Advocates for L.G.B.T.Q. rights on Friday sounded the alarm over Justice Clarence Thomas’s concurring opinion overturning Roe v. Wade, calling it a potential assault on the legal doctrine protecting a wide array of Americans’ civil rights.
In his opinion, Justice Thomas argued that the court should reconsider and overturn cases guaranteeing the rights to same-sex marriage, same-sex consensual relations and contraception, saying the foundational legal theory on which they are based lacks constitutional grounding.
Justice Thomas said, however, that he agreed with the majority that the decision striking down Roe should not “cast doubt on precedents that do not concern abortion.”
Policy advocates and lawyers with some of the nation’s leading L.G.B.T.Q. advocacy organizations expressed dismay and called his words a warning shot against any fundamental rights not explicitly enumerated in the Constitution, including protections for interracial marriage and how parents raise their children.
“When one right is taken away, every other right we’ve come to rely on in this country is at risk. It’s a dark day for civil rights in our nation,” said Jim Obergefell, the main plaintiff in the 2015 Supreme Court case Obergefell v. Hodges that legalized same-sex marriage under the Fourteenth Amendment,
Shannon Minter, the legal director for the National Center for Lesbian Rights, said the opinion put the nation “on notice.”
“We are going to look back on this day as a turning point in the history of our nation, and this is a wake-up call for anyone who cares about individual freedom.”
None of Justice Thomas’s colleagues signed his concurring opinion, and some lawyers urged caution about reading too much into it.
“The majority opinion is crystal clear that ‘nothing in this opinion should be understood to cast doubt on precedents that do not concern abortion,’” said John J. Bursch, a Republican former solicitor general of Michigan, who was on the losing side of the 2015 Supreme Court case that established a right to same-sex marriage.
Still, many supporters of L.G.B.T.Q. rights saw Justice Thomas’s words as a call to jettison modern constitutional jurisprudence. “The court has moved a lot of times in recent history to extend rights to people — not to take them away — and so this is a startling and shocking and dangerous ruling today,” said Gary Buseck, a senior adviser with the Gay and Lesbian Advocates and Defenders organization.

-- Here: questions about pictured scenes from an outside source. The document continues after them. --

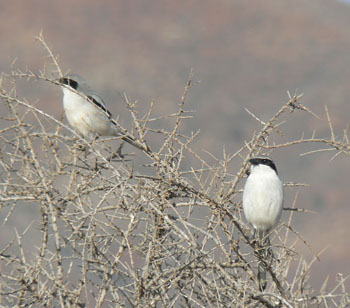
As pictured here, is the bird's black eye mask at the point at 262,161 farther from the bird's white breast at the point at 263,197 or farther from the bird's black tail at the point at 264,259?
the bird's black tail at the point at 264,259

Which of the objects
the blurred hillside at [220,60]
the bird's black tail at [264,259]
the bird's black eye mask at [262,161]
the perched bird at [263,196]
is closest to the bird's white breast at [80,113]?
the perched bird at [263,196]

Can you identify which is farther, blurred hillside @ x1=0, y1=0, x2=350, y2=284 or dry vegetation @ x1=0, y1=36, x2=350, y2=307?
blurred hillside @ x1=0, y1=0, x2=350, y2=284

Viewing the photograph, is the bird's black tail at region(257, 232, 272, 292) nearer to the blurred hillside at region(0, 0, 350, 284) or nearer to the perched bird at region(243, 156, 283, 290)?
the perched bird at region(243, 156, 283, 290)

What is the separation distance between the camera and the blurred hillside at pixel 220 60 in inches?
1130

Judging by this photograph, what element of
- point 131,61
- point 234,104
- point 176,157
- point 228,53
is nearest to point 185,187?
point 176,157

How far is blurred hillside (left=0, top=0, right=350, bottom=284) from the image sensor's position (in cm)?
2870

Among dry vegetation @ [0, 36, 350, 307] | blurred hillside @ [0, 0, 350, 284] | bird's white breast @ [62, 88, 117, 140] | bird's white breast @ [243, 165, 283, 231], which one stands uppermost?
blurred hillside @ [0, 0, 350, 284]

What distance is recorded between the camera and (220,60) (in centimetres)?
3838

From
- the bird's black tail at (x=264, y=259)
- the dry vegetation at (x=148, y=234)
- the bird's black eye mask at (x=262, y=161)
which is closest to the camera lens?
the dry vegetation at (x=148, y=234)

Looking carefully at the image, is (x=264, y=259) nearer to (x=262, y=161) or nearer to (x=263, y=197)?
(x=262, y=161)

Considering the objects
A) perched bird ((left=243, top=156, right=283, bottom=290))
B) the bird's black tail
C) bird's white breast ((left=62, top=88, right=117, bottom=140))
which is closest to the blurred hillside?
bird's white breast ((left=62, top=88, right=117, bottom=140))

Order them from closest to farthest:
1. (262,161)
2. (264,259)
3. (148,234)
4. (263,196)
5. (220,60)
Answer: (148,234)
(264,259)
(262,161)
(263,196)
(220,60)

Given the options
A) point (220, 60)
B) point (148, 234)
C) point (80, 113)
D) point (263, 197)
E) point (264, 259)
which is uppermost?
point (220, 60)

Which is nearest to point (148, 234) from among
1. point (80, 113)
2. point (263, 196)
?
point (263, 196)
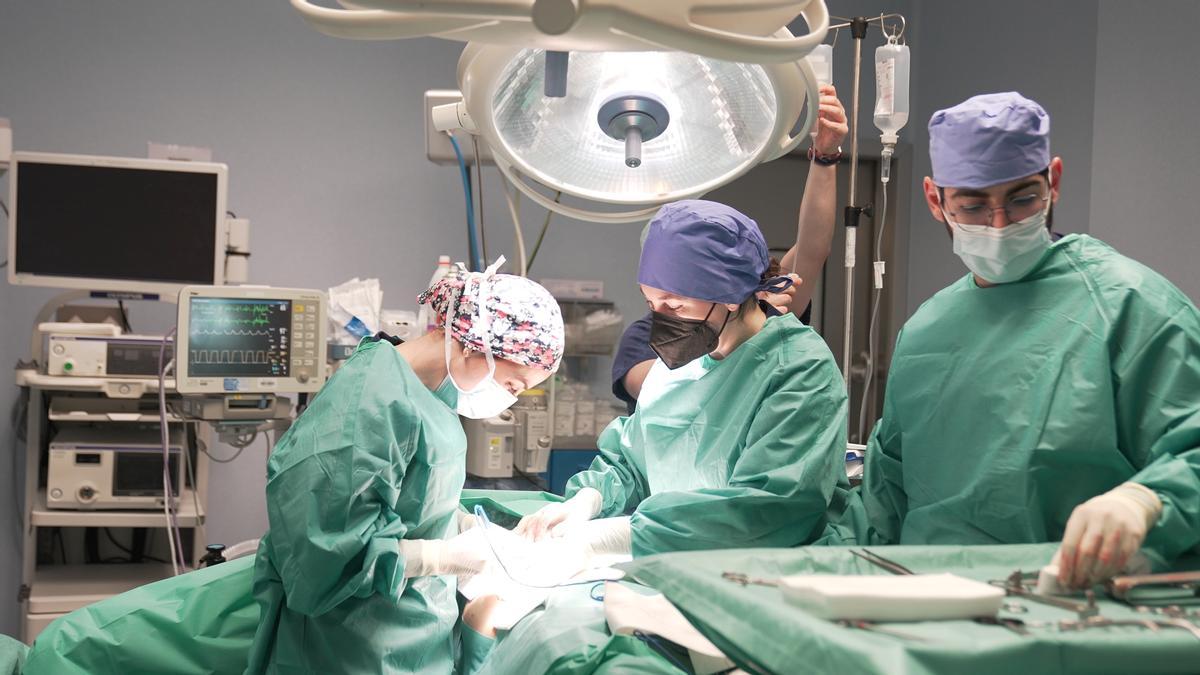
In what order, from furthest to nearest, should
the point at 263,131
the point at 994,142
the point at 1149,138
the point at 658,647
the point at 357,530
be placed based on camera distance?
1. the point at 263,131
2. the point at 1149,138
3. the point at 357,530
4. the point at 994,142
5. the point at 658,647

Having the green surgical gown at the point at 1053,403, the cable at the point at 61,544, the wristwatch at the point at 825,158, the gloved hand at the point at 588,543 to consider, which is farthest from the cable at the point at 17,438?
the green surgical gown at the point at 1053,403

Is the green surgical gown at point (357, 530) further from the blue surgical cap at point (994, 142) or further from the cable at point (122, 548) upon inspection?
the cable at point (122, 548)

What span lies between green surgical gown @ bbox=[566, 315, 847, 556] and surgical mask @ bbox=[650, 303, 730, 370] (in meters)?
0.06

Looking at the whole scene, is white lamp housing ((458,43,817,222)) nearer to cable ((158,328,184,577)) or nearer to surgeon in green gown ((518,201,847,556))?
surgeon in green gown ((518,201,847,556))

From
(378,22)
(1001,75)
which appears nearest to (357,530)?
(378,22)

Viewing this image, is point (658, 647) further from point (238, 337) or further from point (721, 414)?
point (238, 337)

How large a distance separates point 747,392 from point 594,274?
8.51 feet

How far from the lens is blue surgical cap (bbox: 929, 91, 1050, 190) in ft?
4.60

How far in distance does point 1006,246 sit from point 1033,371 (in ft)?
0.60

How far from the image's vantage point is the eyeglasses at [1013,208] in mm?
1442

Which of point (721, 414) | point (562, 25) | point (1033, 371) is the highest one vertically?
point (562, 25)

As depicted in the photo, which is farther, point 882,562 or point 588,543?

In his opinion, Justice Thomas agreed with the majority’s ruling that the right to abortion was not a form of “liberty” protected by the due process clause of the 14th Amendment.
He then argued that the court should revisit three landmark cases that have also relied on such legal reasoning: Griswold v. Connecticut, a 1965 decision declaring that married couples had a right to contraception; Lawrence v. Texas, a 2003 case overturning sodomy laws and legalizing same-sex sexual activity nationwide; and Obergefell v. Hodges, the 2015 case establishing the right of gay couples to marry.
For any of those cases to be overturned, litigation would have to work its way up to the Supreme Court, and four justices would have to sign on to a petition to hear the case. The rights established in those cases could still be affirmed on similar or other legal grounds.
Mr. Obergefell said the Thomas concurrence distressed him.
“Justice Thomas makes it clear, once again, that he does believe some of us are more equal than others — that some of us don’t deserve to commit to the person we love,” he said.
L.G.B.T.Q. advocates warned that Justice Thomas had issued broadsides against the 2015 same-sex marriage case before.
In 2020, when the Supreme Court declined to take up the case of a Kentucky clerk who refused to issue marriage licenses to gay couples, he and Justice Samuel A. Alito Jr. issued a statement saying Obergefell threatened “the religious liberty of the many Americans who believe that marriage is a sacred institution between one man and one woman.”
Justice Thomas’s opinion on Friday “would be profoundly shocking if it were coming from anyone other than Justice Thomas,” said Jennifer Pizer, the acting chief legal officer for Lambda Legal, which focuses on protecting the civil rights of lesbian, gay, bisexual and transgender people.
“It is simply bizarre and jurisprudentially mistaken to read the Constitution as if it were a catalog,” she added. “The Constitution does not say we have an explicit right to breathe or eat, but of course the government can’t deprive us of the right to breathe simply because the phrase is not in the Constitution.”